İtikadı bozuk olanın ibadeti kabul olunmaz

20/02/2020 Perşembe Köşe yazarı S.A

Her Müslümanın yapması gereken şey, kendi aklını devreye sokmadan, hakiki İslâm âlimlerinin bildiklerine tabi olmaktır...

 

Kalp hastalıklarından en tehlikelisi, bid'attir. Yani yanlış, bozuk itikattır... Bilhassa zamanımızda Müslümanların çoğu, bu kötü hastalığa yakalanmışlardır. His organları ile anlaşılamayan, hesap ile ulaşılamayan şeylerde akıl yürütmek insanı bu hastalığa sürükler...

Aklın ermediği ve yanıldığı şeylerde akla uyarak hareket etmek cahilliktir. Böylelerini fen adamı, filozof sanarak onlara uymak felakettir. Onları taklit etmek ahirette çok büyük sıkıntılara sebep  olur...

İnsanın kendi aklı ile bu ince, hassas bilgileri bulması mümkün değildir. Herkes kendi aklı ile bu bilgileri bulmaya çalışırsa, yeryüzündeki  insan sayısı kadar bozuk düşünce, itikat ortaya çıkar. Herkesin düşüncesi, anlayışı, fikir yapısı bir değildir. Dünyalık meselelerde bile insanlar başka başka düşünmektedirler. Dünya işlerinde böyle olunca, aklın ermediği ahiret bilgilerinde doğruyu bulmak hiç mümkün olur mu?

Bu durumda, inanmış her Müslümanın yapması gereken şey, kendi aklını devreye sokmadan, hakiki İslâm âlimlerinin bildiklerine tabi olmaktır. Onlar imanın nasıl olması lâzım geldiğini bildirmişlerdir. Doğrusu da budur.

Peygamber Efendimiz (aleyhisselâm) ve Eshabının itikatlarını, doğru olarak tesbit edip bizlere bildiren, sadece Ehl-i sünnet âlimleri olmuştur. Zaten ben "Ehl-i sünnet itikadındayım"  demek,  "Onlar nasıl inanmışlar ise ben de onlar gibi inandım" demektir.

Düzgün itikat çok önemlidir.
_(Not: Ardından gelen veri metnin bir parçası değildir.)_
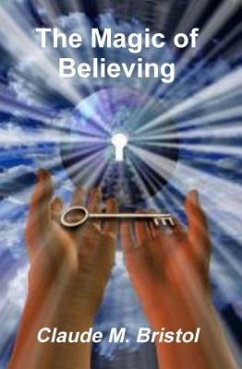 The Magic of Believing (eBook, ePUB) - Bristol, Claude M.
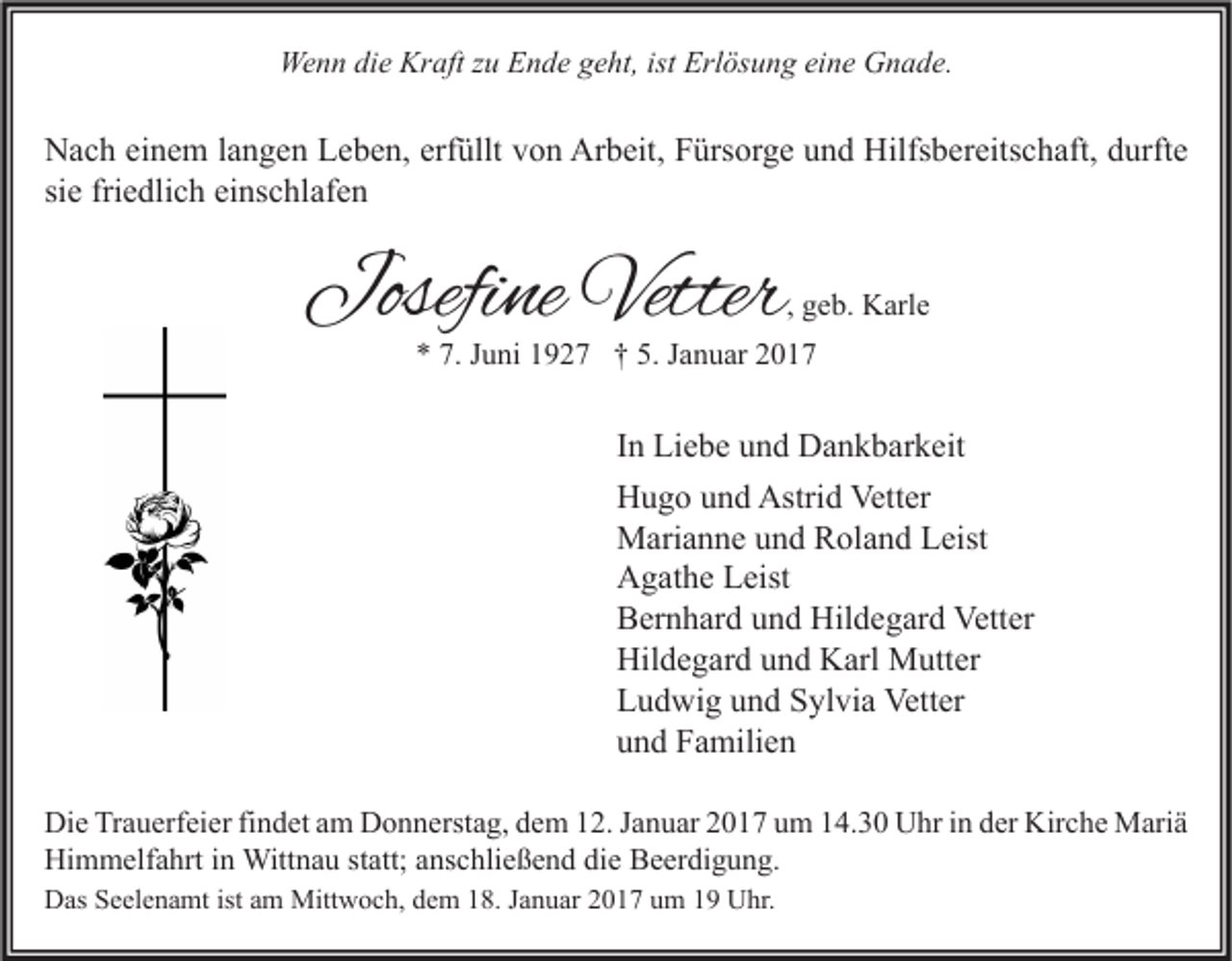 <p>Wenn die Kraft zu Ende geht, ist Erlösung eine Gnade.</p><p>Nach einem langen Leben, erfüllt von Arbeit, Fürsorge und Hilfsbereitschaft, durfte<br />sie friedlich einschlafen</p><p>Josefine Vetter</p><p>, geb. Karle</p><p>* 7. Juni 1927 † 5. Januar 2017</p><p>In Liebe und Dankbarkeit<br />Hugo und Astrid Vetter<br />Marianne und Roland Leist<br />Agathe Leist<br />Bernhard und Hildegard Vetter<br />Hildegard und Karl Mutter<br />Ludwig und Sylvia Vetter<br />und Familien<br />Die Trauerfeier findet am Donnerstag, dem 12. Januar 2017 um 14.30 Uhr in der Kirche Mariä<br />Himmelfahrt in Wittnau statt; anschließend die Beerdigung.<br />Das Seelenamt ist am Mittwoch, dem 18. Januar 2017 um 19 Uhr.</p>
Çünkü, yapılan bütün ibadetler buna bağlıdır. İtikadı bozuk olanın yaptığı bütün ibadetleri geçersizdir, kabul olunmazlar. Yaptığı ibadetleri onu cehennem ateşinden kurtaramaz.

Sevgili Peygamberimiz aleyhisselâm vefât edince insanlar dinlerini Eshâb-ı kirâmdan (aleyhimürrıdvan) öğrendiler. Hepsi aynı imânı, Ehl-i sünnet itikâdını kendilerinden hiçbir şey katmadan, Resûlullah Efendimizden öğrendikleri gibi naklettiler.

Mezhep imanlarımız, Silsile-i âliye büyüklerimiz ve diğer büyük âlimlerimiz bu saf ve doğru imânı kitap hâline getirerek bize intikal ettirdiler. Onlara ait olan kitapları çok okumalı ve onların gösterdiği yolda yürümeye gayret etmeliyiz...

Çok tehlikeli bir asra rastladık. Bid'atlar o kadar arttı ki sakınmak oldukça zorlaştı. Çamurlu bir yolda yürüyüp üzerine çamur bulaşmaması ne kadar dikkat gerektiriyorsa, bid'atlerden sakınmak ondan daha çok önemlidir. Çamur sıçrayan elbise su dökmekle temizlenir. Bid'atleri ise ancak "ateş" temizler!

İmam-ı Rabbani (kuddise sirruh) buyuruyor ki:

"İyi biliniz ki, bidât sahibi ile konuşmak, kâfirle arkadaşlık etmekten, kat kat daha fenadır."